### [EXCERPT]
By S. Binodkumar Singh | | 10 Mar 2015, 12:10 pm
Research Associate, Institute for Conflict Management On March 4, 2015, Shipon Mia (30), a driver was burnt to death and his assistant Shakil Ahmed (15) suffered serious burn injuries, when supporters of the Bangladesh Nationalist Party (BNP)-led 20-party alliance's blockade programme hurled a petrol bomb at their pick-up van in the Shibganj area of Chapainawabganj District.

On February 23, 2015, four persons were killed in separate incidents of violence in Dhaka city during the same blockade programme.

According to partial data compiled by the South Asia Terrorism Portal (SATP), at least 90 people have been killed and more than 1,243 have sustained injuries in incidents of violence during the ongoing blockade, since January 5, 2015 (data till March 8, 2015). The largest number of killings were reported from the capital, Dhaka, where 27 persons have lost their lives; followed by 13 in Rangpur District; seven in Comilla District; six in Barisal District; five in Gaibandha District; four in Chittagong District; three each in Bogra, Chapainawabganj, Rajshahi and Noakhali Districts; two each in Natore, Chandpur, Jessore, Laxmipur and Sirajganj Districts; and one each in Feni, Gazipur, Magura, Pabna, Joypurhat and Sylhet Districts.

As in the past, the latest round of street violence has been orchestrated by the Opposition alliance. On December 31, 2014, the BNP led-alliance declared that it would observe January 5, 2015, as "Democracy Killing Day". Earlier, on December 12, 2014, the Awami League (AL) had declared that it would observe the date as the "Victory Day of Democracy". It was on January 5, 2014, that the General Elections were held in Bangladesh. The AL had won the elections boycotted by the Opposition alliance.

### [EXERCISE TASKS]
1. According to the article on blockade violence in Bangladesh, which districts had exactly one person killed each?
2. In the article on blockade violence in Bangladesh, start at the words "According to partial", end with the words "and Sylhet Districts.", and copy that passage word for word.

### [EXTRACTED INFORMATION]

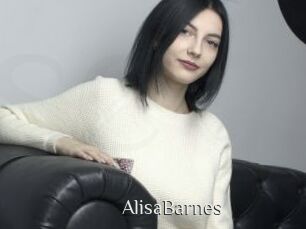 AlisaBarnes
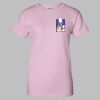 Ultra Cotton Women's T-Shirt Thumbnail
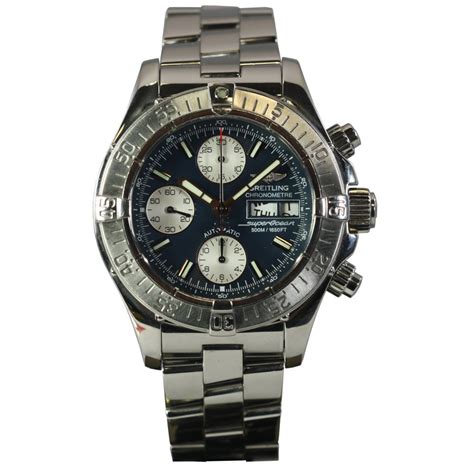 breitling preise 2017|pre owned Breitling watches uk.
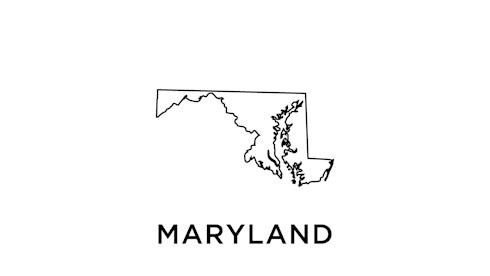 Baltimore MD Area Chiropractic Practice For Sale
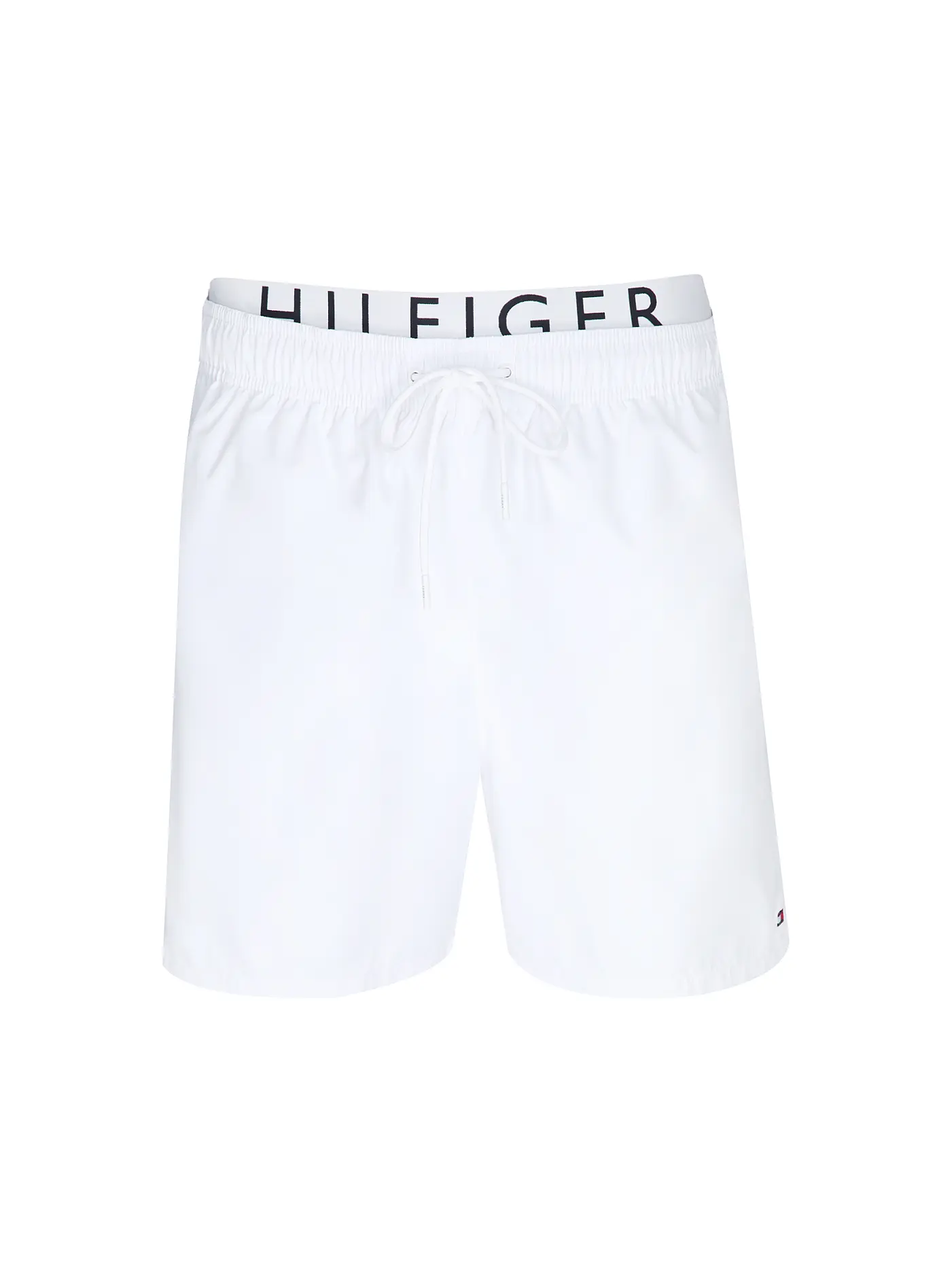TOMMY HILFIGER | Badeshorts | 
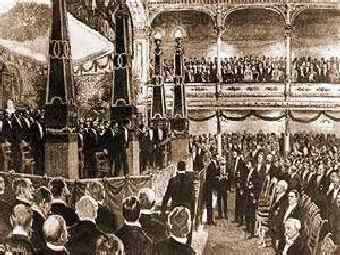       1901 .    nobelprize.org. 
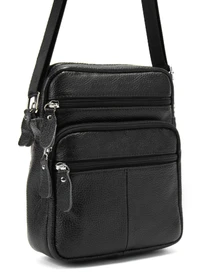 Сумки RoyalBag модель M56-2086A Фото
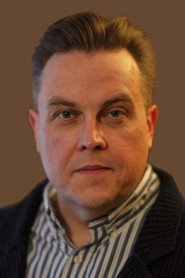 Алексей Колган 头像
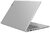 Lenovo IdeaPad Slim 5 14AHP9 - FreeDOS - Cloud Grey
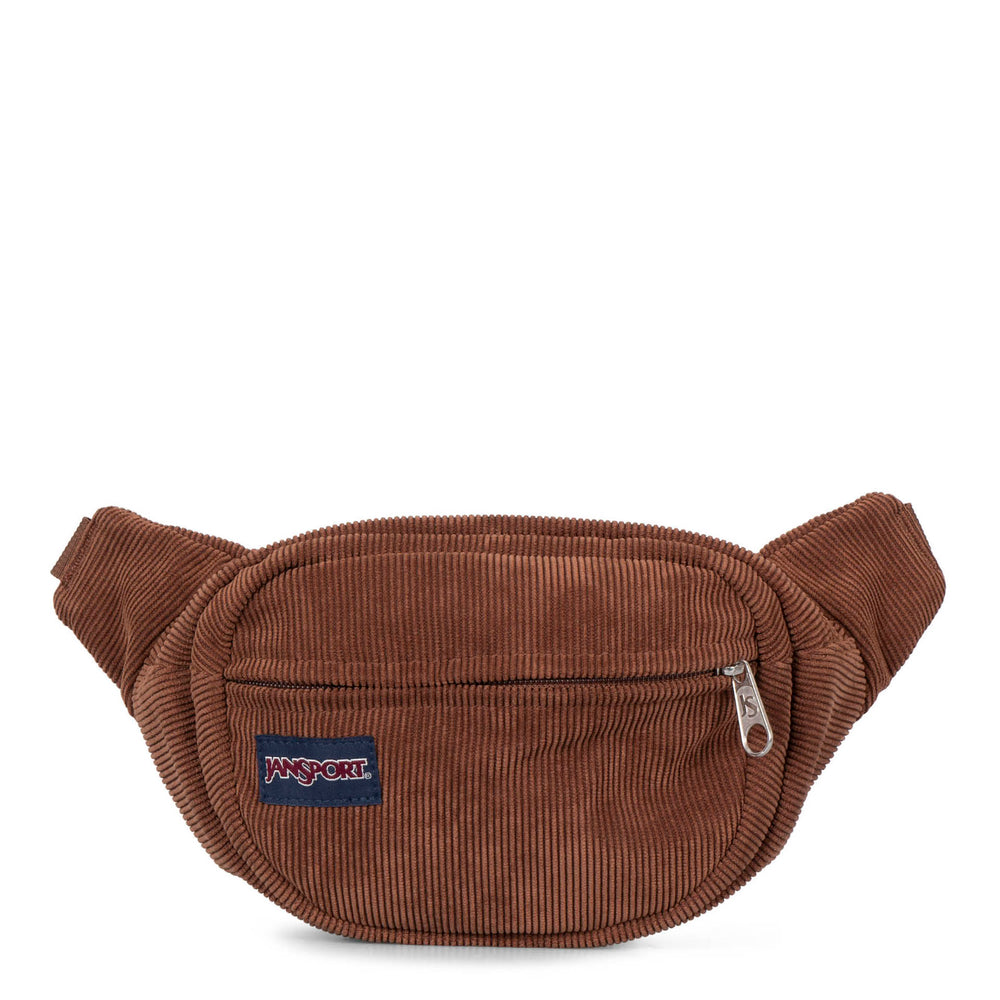 Fifth Avenue Fanny Pack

### [EXPECTED OUTPUTS]
1. Feni, Gazipur, Magura, Pabna, Joypurhat and Sylhet

2.
According to partial data compiled by the South Asia Terrorism Portal (SATP), at least 90 people have been killed and more than 1,243 have sustained injuries in incidents of violence during the ongoing blockade, since January 5, 2015 (data till March 8, 2015). The largest number of killings were reported from the capital, Dhaka, where 27 persons have lost their lives; followed by 13 in Rangpur District; seven in Comilla District; six in Barisal District; five in Gaibandha District; four in Chittagong District; three each in Bogra, Chapainawabganj, Rajshahi and Noakhali Districts; two each in Natore, Chandpur, Jessore, Laxmipur and Sirajganj Districts; and one each in Feni, Gazipur, Magura, Pabna, Joypurhat and Sylhet Districts.